Lines of data:
((
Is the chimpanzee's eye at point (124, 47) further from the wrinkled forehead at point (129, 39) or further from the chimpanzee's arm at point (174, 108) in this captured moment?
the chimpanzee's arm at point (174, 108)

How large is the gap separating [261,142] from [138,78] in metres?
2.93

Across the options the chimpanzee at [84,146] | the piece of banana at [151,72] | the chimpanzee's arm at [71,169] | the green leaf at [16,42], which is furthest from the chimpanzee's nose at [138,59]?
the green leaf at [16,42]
))
> _Exercise description_
Rewrite the lines above, putting "furrowed brow" wherever "wrinkled forehead" appears and leaving everything else as it is.

> _In response_
Is the chimpanzee's eye at point (124, 47) further from the furrowed brow at point (129, 39) or further from the chimpanzee's arm at point (174, 108) in this captured moment?
the chimpanzee's arm at point (174, 108)

How large is the gap separating [261,142] from [138,78] in metres?
2.93

Across the options the chimpanzee at [84,146] | the piece of banana at [151,72] | the chimpanzee's arm at [71,169] | the green leaf at [16,42], which is furthest from the chimpanzee's nose at [138,59]?
the green leaf at [16,42]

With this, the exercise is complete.